Dáil debates

Wednesday, 4 February 2015

European Debt: Motion (Resumed) [Private Members]

 

7:10 pm

Photo of Peadar TóibínPeadar Tóibín (Meath West, Sinn Fein) | Oireachtas source

The explanation of the Minister for Finance is that the country's debt is sustainable. The debate on whether this debt is sustainable will unfortunately be held by our grandchildren. Sustainability is also a moral issue. Is it sustainable for a country to pay debt while its people are dying on hospital trolleys? Is it sustainable that a person would suffer a lifelong debilitating paralysis due to having had a stroke while waiting an hour and a half for an ambulance because this State has diverted money away from that service? Is it sustainable for a third of a million people to emigrate over a very short time because money is diverted from investment into bondholders’ pockets? The State’s debt levels might be sustainable in the mind of the Ministers who earn six figure salaries, but not for the 164,844 people who are long-term unemployed in this State or languishing on the live register, the 34% of workers who earn less than €20,000 a year. If that is added to the 10% on the live register it shows 44% of the working population is on an income of less than €20,000 a year.

The Minister for Finance, Deputy Noonan, referred to Syriza's election manifesto commitment to give food stamps to the poorest citizens to show the difference between Ireland and Greece. At one level the Minister is right, Ireland is different from Greece. If one includes personal debt Ireland’s debt is far higher than Greece's debt. That is the scary difference. On a day-to-day level we are not that different. In the run-up to Christmas 2,000 people in one day queued outside Dublin's Capuchin Day Centre for food parcels, the second highest turnout in the 40 years of that service. Hundreds of people, including children, queue for the breakfast and dinner in the Capuchin Centre. The latest CSO figures tell us the number of children living in consistent poverty has doubled between 2008 and 2013. Every day 135,000 children face material deprivation.
******
# EXERCISE REQUIREMENTS
Copy the part of the Dáil debate text between "The Minister for Finance, Deputy" and "face material deprivation.", inclusive, swapping "food parcels" for "food vouchers". The items that come next are separate material and have no link to the Dáil debate text.

# DATASET EXCERPTS
******
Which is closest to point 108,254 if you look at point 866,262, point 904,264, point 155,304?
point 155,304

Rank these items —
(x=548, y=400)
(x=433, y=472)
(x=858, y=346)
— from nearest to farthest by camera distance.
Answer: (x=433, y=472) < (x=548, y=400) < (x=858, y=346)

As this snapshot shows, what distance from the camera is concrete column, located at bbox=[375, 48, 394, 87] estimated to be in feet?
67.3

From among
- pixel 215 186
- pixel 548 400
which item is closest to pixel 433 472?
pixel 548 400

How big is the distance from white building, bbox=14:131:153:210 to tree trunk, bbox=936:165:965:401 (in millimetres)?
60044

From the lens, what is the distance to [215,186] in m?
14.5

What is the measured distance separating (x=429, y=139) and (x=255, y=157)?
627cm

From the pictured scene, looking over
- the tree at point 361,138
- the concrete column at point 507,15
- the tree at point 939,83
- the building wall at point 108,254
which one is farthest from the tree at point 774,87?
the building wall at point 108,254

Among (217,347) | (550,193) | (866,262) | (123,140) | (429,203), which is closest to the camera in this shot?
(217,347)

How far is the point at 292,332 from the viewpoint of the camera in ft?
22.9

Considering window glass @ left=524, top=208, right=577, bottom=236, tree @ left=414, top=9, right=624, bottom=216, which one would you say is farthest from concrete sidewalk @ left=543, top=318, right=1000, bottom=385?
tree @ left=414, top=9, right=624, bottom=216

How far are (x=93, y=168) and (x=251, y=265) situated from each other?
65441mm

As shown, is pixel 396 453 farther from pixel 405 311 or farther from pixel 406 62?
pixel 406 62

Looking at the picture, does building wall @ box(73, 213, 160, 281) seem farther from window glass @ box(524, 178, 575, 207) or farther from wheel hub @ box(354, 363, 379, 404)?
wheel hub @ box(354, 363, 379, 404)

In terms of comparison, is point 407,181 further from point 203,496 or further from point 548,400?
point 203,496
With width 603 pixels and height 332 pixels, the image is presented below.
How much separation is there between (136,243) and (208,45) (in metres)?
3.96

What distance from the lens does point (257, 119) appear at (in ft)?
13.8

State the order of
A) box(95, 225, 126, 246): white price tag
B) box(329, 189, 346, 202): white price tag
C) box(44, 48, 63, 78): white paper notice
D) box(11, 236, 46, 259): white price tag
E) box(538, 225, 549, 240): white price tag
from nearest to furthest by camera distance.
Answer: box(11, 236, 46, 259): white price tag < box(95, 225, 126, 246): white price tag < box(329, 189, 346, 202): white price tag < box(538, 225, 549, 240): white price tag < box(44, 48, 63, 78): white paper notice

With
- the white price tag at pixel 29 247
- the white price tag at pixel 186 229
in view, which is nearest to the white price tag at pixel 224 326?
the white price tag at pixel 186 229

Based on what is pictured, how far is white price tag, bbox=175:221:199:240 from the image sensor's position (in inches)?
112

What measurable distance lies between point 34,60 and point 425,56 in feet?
******
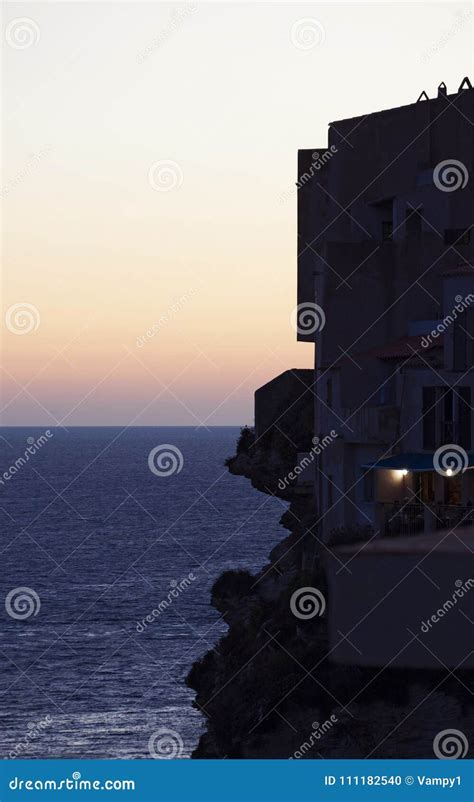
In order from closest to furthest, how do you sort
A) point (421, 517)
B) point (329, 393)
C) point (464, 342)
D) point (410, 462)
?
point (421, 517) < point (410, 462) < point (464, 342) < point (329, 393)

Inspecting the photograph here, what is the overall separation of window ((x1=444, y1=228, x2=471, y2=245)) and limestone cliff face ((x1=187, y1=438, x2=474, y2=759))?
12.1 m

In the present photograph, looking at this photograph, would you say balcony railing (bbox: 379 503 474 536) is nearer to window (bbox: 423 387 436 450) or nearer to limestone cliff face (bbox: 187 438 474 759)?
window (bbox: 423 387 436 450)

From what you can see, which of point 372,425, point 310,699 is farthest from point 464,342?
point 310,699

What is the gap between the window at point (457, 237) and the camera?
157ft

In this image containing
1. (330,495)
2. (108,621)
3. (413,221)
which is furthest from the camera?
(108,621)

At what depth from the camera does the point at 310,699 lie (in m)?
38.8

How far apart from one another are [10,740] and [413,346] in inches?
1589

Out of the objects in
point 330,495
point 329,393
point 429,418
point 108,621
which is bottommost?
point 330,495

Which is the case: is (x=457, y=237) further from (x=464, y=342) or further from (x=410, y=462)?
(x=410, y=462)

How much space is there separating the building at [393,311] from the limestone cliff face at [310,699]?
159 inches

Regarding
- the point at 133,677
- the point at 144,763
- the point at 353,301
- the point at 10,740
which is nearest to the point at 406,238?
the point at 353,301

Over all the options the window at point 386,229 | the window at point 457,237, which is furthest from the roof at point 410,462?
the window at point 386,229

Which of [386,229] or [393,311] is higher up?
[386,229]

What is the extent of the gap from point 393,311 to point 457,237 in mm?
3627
******
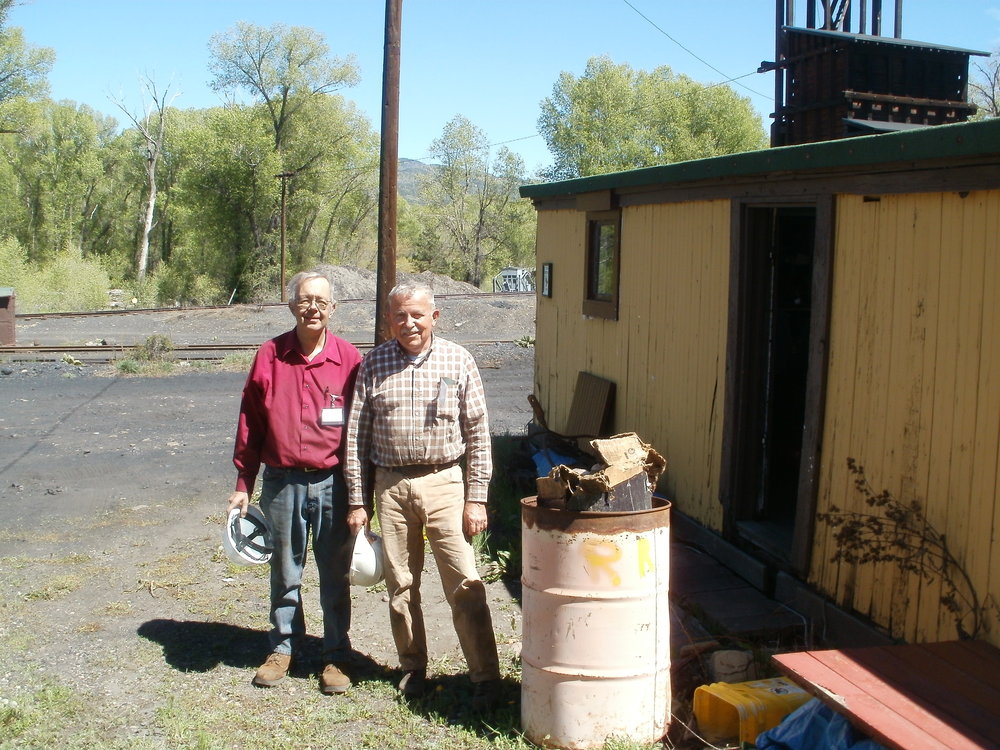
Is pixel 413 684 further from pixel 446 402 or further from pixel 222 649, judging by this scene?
******
# OUTPUT FOR THIS TASK
The Minister for Finance, Deputy Noonan, referred to Syriza's election manifesto commitment to give food stamps to the poorest citizens to show the difference between Ireland and Greece. At one level the Minister is right, Ireland is different from Greece. If one includes personal debt Ireland’s debt is far higher than Greece's debt. That is the scary difference. On a day-to-day level we are not that different. In the run-up to Christmas 2,000 people in one day queued outside Dublin's Capuchin Day Centre for food vouchers, the second highest turnout in the 40 years of that service. Hundreds of people, including children, queue for the breakfast and dinner in the Capuchin Centre. The latest CSO figures tell us the number of children living in consistent poverty has doubled between 2008 and 2013. Every day 135,000 children face material deprivation.